*Short task 1*: In the email below, list the three adjectives the quoted question uses to describe the method it is looking for.

*Document section*:
::::

Hi Sven,

thanks, that's 99% of what I need (I'd found that thread before but didn't
really read it all the way because it looked like discussion going
nowhere). It still needs some tweaking, though, because it runs the backup
script whenever multiuser mode is left -- no matter if it's a shutdown or
reboot. In practise this doesn't make any significant difference though.

Regards,
robert

On Sun, Nov 13, 2016 at 9:26 PM, Sven Joachim <svenj...@gmx.de> wrote:

> On 2016-11-13 20:34 +0100, Robert Latest wrote:
>
> > I want to automatically start a data backup script (to USB or network
> > drive) at each shutdown of my computer. I did some research into this
> > and found that several people have the same problem as I do. But the
> > threads I found petered out into discussions of several ways of doing
> > this, working for some people and not for others.  So here I am
> > wondering if there is a canonical, proper and reliable method of doing
> > this.

::::

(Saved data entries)
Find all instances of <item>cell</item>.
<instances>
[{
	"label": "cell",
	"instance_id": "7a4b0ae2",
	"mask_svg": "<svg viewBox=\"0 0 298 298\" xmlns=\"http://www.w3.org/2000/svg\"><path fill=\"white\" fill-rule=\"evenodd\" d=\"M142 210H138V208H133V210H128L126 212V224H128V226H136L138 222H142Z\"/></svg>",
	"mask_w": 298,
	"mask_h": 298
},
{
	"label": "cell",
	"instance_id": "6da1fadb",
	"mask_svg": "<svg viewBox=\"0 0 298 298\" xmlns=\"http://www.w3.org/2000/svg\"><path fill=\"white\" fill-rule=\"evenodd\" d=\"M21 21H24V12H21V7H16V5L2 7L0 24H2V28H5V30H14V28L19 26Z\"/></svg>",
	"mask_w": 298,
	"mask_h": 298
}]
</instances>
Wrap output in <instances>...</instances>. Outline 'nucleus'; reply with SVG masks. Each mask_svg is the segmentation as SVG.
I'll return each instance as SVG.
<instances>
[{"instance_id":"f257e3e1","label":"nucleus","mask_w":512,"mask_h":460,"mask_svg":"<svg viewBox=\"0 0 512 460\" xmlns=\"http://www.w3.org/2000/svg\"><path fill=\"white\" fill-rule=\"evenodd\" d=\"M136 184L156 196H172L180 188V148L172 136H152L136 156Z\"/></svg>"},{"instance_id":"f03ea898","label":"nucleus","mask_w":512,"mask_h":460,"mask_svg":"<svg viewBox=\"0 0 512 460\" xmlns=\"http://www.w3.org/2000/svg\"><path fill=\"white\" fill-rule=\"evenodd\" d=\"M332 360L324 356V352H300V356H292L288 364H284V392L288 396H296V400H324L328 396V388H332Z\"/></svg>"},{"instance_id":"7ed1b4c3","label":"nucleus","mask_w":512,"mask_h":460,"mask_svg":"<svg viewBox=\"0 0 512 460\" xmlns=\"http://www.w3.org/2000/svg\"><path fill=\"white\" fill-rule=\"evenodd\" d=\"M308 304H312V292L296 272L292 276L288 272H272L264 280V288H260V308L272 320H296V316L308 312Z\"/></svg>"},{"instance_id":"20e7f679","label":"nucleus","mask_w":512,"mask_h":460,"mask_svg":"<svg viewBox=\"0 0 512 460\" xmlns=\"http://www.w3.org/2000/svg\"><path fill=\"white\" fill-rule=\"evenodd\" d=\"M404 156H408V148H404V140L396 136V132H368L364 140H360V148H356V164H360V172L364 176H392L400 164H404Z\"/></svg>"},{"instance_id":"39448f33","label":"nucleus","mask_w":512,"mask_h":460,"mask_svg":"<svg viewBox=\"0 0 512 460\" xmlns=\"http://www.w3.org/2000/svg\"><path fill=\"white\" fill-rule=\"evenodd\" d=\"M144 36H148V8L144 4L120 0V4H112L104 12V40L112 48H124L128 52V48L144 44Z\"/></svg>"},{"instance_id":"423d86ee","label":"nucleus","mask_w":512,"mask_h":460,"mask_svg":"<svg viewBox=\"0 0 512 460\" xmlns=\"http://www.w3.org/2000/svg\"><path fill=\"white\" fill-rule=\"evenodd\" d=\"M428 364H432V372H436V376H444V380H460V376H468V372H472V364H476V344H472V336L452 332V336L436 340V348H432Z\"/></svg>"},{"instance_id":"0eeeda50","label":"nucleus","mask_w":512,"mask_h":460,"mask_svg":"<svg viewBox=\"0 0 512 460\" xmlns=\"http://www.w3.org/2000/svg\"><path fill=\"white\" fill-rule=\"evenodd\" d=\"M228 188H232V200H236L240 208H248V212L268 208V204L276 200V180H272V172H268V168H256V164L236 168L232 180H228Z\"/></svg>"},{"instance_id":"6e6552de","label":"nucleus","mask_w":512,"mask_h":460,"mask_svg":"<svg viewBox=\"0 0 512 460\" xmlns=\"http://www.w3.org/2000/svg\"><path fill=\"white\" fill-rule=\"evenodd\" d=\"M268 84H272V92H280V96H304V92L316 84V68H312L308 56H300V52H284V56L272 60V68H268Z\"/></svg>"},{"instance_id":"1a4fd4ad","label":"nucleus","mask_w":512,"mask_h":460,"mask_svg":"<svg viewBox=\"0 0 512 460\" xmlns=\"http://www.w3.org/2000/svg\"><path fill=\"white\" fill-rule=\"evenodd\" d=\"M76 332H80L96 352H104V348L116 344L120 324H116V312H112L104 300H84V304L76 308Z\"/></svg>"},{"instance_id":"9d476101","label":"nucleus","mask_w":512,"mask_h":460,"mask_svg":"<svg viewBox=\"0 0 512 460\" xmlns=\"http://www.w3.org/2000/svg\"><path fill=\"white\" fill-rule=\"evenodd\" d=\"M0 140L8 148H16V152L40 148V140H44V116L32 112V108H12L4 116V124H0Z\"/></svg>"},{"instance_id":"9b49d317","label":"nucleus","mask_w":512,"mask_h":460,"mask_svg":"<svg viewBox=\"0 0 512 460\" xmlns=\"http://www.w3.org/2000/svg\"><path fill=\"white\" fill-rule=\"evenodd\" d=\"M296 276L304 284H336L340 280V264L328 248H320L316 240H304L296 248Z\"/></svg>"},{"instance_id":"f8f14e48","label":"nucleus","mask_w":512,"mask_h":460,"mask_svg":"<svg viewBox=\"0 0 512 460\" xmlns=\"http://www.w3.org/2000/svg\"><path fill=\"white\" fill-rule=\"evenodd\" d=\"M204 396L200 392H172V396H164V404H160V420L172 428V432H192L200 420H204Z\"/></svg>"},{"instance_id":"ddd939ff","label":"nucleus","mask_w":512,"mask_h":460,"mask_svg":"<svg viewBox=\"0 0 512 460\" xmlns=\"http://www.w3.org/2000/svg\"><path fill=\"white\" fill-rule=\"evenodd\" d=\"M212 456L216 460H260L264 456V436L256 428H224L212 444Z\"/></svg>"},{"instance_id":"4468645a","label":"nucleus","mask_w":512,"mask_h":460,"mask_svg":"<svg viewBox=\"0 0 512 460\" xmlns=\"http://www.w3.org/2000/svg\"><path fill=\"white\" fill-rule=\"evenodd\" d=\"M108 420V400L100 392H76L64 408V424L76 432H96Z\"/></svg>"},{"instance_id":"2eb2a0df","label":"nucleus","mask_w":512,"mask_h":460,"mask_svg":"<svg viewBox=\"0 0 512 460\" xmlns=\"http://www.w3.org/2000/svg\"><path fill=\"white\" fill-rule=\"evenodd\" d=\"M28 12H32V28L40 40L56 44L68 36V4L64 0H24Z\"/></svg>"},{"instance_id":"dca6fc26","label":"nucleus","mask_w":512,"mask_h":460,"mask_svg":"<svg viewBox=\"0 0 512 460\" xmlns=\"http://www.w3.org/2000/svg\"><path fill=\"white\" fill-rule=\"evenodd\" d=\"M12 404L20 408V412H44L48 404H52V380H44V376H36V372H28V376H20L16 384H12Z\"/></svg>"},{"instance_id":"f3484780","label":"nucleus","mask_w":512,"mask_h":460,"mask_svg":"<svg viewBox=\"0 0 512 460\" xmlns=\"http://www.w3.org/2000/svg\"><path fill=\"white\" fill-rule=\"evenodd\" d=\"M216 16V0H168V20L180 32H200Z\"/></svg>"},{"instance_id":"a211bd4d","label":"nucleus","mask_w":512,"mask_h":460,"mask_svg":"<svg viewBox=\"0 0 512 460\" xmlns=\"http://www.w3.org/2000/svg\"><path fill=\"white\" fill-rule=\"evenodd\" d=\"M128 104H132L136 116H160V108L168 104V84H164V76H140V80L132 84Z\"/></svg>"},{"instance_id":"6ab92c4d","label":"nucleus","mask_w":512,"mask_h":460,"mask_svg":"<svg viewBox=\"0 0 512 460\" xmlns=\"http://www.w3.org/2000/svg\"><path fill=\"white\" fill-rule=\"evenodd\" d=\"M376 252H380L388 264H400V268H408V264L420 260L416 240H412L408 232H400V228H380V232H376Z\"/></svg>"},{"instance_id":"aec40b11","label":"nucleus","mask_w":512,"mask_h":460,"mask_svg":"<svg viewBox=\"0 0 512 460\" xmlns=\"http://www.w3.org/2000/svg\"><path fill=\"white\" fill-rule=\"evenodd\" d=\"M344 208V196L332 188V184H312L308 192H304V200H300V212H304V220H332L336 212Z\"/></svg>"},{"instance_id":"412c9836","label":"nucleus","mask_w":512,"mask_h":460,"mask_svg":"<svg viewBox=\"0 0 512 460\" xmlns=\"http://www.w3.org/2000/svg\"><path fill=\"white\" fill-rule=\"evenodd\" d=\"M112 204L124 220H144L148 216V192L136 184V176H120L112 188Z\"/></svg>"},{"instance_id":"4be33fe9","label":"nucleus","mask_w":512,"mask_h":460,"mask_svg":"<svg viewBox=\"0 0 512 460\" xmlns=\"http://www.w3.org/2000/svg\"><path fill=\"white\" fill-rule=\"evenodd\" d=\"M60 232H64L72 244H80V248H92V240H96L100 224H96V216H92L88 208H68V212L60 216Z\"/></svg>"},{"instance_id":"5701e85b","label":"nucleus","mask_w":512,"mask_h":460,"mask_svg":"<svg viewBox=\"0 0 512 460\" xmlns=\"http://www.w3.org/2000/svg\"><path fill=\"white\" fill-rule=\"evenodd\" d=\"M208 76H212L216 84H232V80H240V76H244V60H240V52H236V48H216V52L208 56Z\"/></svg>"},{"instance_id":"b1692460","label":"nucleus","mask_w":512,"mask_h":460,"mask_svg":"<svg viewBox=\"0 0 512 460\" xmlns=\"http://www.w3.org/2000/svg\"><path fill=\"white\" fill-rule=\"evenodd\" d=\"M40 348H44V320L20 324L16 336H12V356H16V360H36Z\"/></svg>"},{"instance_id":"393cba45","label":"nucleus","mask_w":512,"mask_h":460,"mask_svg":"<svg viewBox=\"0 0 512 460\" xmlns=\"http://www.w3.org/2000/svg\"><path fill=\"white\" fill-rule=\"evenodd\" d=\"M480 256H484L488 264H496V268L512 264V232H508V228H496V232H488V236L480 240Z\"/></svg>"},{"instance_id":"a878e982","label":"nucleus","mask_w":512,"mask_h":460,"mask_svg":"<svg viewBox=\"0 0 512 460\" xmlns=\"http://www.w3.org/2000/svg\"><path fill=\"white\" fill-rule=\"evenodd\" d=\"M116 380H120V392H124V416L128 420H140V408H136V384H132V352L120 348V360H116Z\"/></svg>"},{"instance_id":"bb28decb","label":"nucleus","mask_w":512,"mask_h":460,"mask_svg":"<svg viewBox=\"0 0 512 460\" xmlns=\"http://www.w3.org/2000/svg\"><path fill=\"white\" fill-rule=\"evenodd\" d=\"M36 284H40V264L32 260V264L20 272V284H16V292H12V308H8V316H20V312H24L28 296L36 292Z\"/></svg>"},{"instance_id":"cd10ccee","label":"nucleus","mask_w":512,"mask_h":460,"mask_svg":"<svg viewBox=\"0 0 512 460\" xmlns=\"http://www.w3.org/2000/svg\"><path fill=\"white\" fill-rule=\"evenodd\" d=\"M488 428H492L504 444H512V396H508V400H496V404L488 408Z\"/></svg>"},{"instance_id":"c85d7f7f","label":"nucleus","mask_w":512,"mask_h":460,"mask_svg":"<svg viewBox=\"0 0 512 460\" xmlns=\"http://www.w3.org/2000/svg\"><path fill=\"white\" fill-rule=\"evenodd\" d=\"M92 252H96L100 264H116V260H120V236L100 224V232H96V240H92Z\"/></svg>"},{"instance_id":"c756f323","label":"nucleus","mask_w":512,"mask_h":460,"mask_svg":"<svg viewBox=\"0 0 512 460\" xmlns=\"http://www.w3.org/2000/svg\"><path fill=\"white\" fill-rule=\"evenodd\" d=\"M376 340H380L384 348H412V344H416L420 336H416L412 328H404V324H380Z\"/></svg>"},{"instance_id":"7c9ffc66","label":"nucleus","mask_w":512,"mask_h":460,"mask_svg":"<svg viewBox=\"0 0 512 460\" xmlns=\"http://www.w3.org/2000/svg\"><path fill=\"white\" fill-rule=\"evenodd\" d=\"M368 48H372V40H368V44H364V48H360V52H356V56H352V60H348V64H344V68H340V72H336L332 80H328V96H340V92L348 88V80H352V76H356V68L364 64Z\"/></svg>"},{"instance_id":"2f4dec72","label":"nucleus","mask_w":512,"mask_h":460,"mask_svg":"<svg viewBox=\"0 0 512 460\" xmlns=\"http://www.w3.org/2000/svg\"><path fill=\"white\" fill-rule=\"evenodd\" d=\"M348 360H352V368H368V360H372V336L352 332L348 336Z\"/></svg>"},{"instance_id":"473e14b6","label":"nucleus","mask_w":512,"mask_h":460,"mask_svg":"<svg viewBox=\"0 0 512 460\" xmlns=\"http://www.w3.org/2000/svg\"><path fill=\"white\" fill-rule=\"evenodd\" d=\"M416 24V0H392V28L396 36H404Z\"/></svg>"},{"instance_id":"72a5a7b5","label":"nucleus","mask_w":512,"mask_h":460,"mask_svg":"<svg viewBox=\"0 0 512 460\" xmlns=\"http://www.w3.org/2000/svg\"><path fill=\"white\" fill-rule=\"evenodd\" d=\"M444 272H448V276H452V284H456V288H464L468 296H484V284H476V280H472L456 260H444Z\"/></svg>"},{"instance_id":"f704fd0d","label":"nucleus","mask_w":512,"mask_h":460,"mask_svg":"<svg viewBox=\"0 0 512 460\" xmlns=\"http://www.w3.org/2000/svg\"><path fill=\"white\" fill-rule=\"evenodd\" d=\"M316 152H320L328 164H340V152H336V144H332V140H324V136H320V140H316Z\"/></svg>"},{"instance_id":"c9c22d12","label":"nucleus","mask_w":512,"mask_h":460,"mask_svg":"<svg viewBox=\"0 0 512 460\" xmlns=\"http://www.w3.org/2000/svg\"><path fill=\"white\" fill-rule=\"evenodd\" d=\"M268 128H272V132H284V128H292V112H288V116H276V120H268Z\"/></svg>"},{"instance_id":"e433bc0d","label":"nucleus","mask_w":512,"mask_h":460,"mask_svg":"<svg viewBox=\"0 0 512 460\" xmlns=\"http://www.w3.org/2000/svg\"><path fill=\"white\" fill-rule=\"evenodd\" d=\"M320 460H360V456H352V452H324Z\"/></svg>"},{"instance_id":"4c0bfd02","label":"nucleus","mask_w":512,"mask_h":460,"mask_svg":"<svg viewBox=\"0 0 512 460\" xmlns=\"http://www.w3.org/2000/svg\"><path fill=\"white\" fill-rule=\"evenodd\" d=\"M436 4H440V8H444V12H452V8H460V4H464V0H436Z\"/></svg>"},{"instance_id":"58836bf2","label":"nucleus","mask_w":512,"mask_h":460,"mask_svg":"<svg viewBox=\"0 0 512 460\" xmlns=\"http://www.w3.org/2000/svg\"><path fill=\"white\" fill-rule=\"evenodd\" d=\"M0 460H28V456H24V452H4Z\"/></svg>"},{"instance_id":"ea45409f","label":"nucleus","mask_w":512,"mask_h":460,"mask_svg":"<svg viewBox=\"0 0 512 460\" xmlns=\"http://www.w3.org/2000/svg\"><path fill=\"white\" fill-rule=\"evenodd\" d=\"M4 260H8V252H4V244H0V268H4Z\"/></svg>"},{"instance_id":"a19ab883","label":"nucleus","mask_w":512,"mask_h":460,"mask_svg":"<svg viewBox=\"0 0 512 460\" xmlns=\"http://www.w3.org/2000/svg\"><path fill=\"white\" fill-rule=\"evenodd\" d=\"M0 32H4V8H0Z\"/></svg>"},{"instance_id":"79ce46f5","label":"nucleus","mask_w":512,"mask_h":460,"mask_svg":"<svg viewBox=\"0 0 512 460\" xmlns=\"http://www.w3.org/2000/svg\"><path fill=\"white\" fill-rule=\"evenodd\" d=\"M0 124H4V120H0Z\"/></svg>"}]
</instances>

::::

*Short task 2*: Return the rows above word for word, beginning at their first line and stopping after the line that contains "Wrap output in".

*Task result 1*: canonical, proper, reliable

*Task result 2*:
Find all instances of <item>cell</item>.
<instances>
[{
	"label": "cell",
	"instance_id": "7a4b0ae2",
	"mask_svg": "<svg viewBox=\"0 0 298 298\" xmlns=\"http://www.w3.org/2000/svg\"><path fill=\"white\" fill-rule=\"evenodd\" d=\"M142 210H138V208H133V210H128L126 212V224H128V226H136L138 222H142Z\"/></svg>",
	"mask_w": 298,
	"mask_h": 298
},
{
	"label": "cell",
	"instance_id": "6da1fadb",
	"mask_svg": "<svg viewBox=\"0 0 298 298\" xmlns=\"http://www.w3.org/2000/svg\"><path fill=\"white\" fill-rule=\"evenodd\" d=\"M21 21H24V12H21V7H16V5L2 7L0 24H2V28H5V30H14V28L19 26Z\"/></svg>",
	"mask_w": 298,
	"mask_h": 298
}]
</instances>
Wrap output in <instances>...</instances>. Outline 'nucleus'; reply with SVG masks. Each mask_svg is the segmentation as SVG.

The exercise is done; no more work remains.